Early activation may have an impact on the inflammatory processes involving the array's
surface, thus determining different patterns of impedance-value trend.[24] Soft surgery technique seems to have a positive influence in reducing postsurgical
impedance levels; according to some authors,[13] this can be related to the reduced production of fibrotic tissue due to the atraumatic
insertion of the array within the cochlea. Also, the choice of the electrode may have
an influence on impedance levels. It is likely that different electrode arrays cause
varied micro-damage of the intracochlear structures and different distances of the
array from the modiolus, which may impact impedance levels.[33] For example, perimodiolar and lateral wall electrodes may vary in distance from
the modiolus.[17] In addition, the use of a dexamethasone-eluting Cochlear Contour Advance electrode
has been shown to determine different impedance values than standard electrodes.[34]
[35] These data suggest that intracochlear inflammation is present, and it can be modulated
and it may influence impedance levels.
As previously highlighted,[24] the present study confirms that, among all the modalities used to measure impedance,
CG provides the lowest values. This should be considered the standard result during
the fitting of the CI when impedance values in all the four modalities are measured
to check the integrity of the system.
In literature, long-term data are still missing, even if their importance can be considered
as crucial. The considered population was composed of congenitally deaf patients.
These patients currently undergo cochlear implantation around the first year of life
and they are expected to live for several decades with their devices. In addition,
the optimization of the CI fitting is frequently reached within the first year after
implantation and subsequent follow-ups are spread over time, with minimal need for
further variations in terms of current levels required for each electrode. Moreover,
minor changes of hearing performance are frequently difficult to be detected by patients
and impedance variations may be an early sign of pathologic processes that can go
unnoticed until clinical symptoms arise. Consequently, follow-ups should be performed
even in long-term CI recipients. In cases without symptoms and with self-perceived
positive outcome, in the future, impedance telemetry may be performed remotely via
telehealth.[36] According to the new long-term data from the present study, even in-range but small
variations should draw clinician attention. In these cases, telemetric data need to
be considered in the context of the patient's medical history, otoscopic evaluation,
and hearing tests results; in addition, close follow-up controls should be considered.
In the case of further variations, even imaging (by means of computed tomography)
and/or surgical inspection should be considered.
The novelties provided by the present study are the relatively large number of patients,
the homogeneity of the cohort in terms of etiology of the hearing loss, and the long
time-span considered in comparison with the existing studies in literature. On the
contrary, the limitations are the heterogeneity in terms of type of implants (even
if all patients had a perimodiolar electrode) and the limited number of patients with
a 5-year follow-up.
In conclusion, our findings show that impedance values are extremely stable at least
in the first 5 years after implantation in CI recipients with genetically determined
congenital profound hearing loss.
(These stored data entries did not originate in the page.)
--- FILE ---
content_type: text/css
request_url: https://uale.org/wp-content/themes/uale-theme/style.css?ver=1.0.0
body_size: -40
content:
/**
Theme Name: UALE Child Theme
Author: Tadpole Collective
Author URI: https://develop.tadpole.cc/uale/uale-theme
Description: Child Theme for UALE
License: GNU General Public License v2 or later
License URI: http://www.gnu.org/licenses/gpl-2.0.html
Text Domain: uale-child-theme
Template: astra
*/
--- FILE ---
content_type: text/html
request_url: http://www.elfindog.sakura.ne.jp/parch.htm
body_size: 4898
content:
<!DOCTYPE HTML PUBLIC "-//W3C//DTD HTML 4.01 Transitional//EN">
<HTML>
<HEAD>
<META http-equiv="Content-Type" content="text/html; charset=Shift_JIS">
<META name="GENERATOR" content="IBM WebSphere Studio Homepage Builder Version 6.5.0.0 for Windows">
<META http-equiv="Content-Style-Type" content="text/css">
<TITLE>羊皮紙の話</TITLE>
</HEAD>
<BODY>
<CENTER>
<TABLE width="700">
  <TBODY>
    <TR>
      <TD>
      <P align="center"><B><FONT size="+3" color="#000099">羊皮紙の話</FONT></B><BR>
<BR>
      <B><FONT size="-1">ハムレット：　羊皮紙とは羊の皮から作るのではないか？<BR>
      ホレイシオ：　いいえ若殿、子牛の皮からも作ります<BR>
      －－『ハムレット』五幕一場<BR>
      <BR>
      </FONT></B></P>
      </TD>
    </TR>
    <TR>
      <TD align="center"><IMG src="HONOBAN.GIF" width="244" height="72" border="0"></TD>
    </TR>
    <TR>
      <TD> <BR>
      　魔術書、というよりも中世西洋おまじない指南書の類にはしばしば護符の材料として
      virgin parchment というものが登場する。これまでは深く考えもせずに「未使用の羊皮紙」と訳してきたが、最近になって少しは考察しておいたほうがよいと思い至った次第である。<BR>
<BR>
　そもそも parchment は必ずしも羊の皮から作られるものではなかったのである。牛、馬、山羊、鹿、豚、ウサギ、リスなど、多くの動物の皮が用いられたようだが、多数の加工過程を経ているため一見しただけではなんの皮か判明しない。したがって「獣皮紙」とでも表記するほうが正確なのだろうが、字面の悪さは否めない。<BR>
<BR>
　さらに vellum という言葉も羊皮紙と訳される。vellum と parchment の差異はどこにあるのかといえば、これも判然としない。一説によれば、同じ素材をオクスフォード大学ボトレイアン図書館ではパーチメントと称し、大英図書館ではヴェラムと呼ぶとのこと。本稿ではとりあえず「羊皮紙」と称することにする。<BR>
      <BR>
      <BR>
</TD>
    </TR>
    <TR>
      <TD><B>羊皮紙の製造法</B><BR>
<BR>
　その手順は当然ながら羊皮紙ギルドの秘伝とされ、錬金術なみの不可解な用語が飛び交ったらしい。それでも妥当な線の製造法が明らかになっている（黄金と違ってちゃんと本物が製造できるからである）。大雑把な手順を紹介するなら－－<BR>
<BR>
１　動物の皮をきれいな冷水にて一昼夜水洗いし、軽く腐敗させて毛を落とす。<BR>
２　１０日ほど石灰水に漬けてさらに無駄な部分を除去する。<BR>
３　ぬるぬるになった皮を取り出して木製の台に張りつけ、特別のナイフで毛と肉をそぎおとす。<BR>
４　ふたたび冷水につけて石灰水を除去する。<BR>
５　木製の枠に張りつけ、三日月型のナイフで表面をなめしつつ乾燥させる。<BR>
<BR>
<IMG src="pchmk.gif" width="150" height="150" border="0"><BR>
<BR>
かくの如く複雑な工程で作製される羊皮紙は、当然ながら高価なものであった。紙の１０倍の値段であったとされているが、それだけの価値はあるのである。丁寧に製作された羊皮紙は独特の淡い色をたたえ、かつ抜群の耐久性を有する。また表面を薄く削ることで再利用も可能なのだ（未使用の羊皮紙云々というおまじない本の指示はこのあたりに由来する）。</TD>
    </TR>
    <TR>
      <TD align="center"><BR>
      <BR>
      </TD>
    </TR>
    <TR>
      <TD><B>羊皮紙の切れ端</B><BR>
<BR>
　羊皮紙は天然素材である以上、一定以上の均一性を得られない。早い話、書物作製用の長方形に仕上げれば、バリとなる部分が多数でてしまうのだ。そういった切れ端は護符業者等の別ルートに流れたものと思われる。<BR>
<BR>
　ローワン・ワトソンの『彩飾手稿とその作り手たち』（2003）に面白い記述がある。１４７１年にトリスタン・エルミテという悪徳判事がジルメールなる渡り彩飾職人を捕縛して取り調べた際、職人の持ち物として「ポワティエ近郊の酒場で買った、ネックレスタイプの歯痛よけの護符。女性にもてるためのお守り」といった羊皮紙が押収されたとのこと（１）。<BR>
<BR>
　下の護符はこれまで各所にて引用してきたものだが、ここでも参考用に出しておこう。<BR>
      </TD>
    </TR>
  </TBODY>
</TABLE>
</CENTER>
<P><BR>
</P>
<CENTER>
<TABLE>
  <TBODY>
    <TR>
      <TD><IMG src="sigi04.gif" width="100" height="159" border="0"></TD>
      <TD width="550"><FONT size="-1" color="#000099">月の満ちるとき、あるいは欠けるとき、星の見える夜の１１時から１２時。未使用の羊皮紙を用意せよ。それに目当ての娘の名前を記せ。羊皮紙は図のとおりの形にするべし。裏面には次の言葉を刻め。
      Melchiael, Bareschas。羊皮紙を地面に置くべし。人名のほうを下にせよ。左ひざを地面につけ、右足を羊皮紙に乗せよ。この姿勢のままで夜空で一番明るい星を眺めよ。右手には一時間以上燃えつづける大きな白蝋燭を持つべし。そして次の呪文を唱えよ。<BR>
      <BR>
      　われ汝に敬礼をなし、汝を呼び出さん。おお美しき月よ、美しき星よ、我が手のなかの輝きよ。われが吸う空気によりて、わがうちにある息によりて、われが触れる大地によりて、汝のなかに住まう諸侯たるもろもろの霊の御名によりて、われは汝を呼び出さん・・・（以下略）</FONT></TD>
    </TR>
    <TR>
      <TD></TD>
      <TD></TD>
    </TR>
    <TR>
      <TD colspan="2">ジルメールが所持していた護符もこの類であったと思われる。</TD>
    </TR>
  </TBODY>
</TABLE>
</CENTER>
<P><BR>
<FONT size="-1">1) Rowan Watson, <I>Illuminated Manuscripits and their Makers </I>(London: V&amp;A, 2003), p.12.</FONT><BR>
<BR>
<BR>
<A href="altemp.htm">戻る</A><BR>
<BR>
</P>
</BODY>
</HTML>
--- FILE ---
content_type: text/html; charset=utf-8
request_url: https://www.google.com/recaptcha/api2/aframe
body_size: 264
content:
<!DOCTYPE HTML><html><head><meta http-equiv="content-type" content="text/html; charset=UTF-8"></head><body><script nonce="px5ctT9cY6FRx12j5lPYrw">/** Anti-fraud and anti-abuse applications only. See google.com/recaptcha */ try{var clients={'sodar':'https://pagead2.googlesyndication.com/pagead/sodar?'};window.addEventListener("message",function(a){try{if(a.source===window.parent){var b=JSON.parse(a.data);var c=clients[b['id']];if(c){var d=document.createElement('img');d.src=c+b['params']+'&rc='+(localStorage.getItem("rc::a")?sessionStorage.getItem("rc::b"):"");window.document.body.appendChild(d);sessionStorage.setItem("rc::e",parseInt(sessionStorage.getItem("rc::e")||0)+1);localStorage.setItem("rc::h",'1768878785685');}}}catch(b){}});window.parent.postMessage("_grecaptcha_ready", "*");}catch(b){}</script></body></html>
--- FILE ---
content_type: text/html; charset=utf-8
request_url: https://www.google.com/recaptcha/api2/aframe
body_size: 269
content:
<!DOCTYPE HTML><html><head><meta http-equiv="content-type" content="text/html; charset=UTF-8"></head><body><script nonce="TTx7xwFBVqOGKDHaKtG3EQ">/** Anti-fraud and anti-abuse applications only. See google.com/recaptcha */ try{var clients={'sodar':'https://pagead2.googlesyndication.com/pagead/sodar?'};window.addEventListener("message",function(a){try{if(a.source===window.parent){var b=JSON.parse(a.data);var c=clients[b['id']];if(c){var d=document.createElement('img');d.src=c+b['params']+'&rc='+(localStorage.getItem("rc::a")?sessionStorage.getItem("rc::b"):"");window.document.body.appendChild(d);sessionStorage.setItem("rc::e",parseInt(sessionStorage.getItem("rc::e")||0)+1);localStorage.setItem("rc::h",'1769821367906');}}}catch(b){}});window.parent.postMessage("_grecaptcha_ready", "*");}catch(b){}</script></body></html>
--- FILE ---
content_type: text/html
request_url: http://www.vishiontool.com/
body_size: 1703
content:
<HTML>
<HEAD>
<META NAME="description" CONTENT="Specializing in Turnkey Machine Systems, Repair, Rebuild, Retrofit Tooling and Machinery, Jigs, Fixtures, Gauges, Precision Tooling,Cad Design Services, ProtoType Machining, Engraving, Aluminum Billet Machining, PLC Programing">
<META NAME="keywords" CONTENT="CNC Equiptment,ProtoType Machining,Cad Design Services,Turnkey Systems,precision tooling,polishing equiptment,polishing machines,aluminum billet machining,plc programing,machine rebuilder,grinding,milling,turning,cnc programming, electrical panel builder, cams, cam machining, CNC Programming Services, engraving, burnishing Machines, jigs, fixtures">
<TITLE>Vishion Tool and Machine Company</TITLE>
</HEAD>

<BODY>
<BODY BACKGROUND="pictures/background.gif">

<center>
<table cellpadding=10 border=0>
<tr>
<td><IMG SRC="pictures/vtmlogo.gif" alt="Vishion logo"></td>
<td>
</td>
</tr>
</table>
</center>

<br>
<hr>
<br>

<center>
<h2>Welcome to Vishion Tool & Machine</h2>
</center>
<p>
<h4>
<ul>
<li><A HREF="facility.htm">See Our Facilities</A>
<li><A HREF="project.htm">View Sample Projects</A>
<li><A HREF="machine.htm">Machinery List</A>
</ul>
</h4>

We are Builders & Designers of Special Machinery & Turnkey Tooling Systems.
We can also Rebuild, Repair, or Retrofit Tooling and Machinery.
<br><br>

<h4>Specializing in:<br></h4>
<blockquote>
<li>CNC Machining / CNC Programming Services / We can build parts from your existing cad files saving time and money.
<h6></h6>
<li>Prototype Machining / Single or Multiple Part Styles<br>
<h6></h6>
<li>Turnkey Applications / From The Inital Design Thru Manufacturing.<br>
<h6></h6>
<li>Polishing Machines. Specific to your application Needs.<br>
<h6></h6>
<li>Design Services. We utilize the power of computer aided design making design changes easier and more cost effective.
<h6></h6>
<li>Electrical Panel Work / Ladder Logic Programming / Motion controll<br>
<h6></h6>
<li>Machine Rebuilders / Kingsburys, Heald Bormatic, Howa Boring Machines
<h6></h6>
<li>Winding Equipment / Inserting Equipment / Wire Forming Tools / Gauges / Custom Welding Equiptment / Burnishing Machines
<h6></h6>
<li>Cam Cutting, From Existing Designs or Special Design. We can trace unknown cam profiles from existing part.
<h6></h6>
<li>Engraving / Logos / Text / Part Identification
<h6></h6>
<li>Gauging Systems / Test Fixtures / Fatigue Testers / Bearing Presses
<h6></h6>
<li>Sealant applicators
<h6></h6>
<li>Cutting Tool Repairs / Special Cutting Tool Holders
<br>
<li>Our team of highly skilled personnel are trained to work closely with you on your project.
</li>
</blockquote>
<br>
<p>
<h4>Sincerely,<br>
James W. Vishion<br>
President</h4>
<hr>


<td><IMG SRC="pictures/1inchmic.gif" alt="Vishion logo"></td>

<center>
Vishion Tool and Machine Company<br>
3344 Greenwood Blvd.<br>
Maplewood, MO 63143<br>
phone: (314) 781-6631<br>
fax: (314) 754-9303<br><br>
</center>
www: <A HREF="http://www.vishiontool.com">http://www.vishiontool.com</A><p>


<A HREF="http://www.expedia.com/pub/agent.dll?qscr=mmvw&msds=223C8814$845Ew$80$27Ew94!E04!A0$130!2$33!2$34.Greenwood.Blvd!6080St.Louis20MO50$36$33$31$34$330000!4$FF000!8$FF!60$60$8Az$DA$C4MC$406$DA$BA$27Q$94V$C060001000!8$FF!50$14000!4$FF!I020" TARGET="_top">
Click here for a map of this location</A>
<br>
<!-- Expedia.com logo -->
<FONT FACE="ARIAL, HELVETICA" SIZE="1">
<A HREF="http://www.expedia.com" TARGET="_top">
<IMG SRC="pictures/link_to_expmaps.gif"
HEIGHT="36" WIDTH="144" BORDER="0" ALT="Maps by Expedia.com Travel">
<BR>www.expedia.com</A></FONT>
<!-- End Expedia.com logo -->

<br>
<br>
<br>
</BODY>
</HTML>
These data seem to confirm that minimal modifications
occur in the fluid and tissue around the electrode in absence of specific external
stimuli known to have an impact on impedance telemetry (medications, autoimmune disorders,
etc.).
In absence of these factors, even minimal differences in terms of impedance telemetry
should be considered with caution. A strict follow-up might be advisable to prevent
a late diagnosis of electrode dysfunction or disorder affecting the cochlea.
Future studies are necessary to investigate the association between different hearing-loss
etiologies and trends of impedance values in CI users.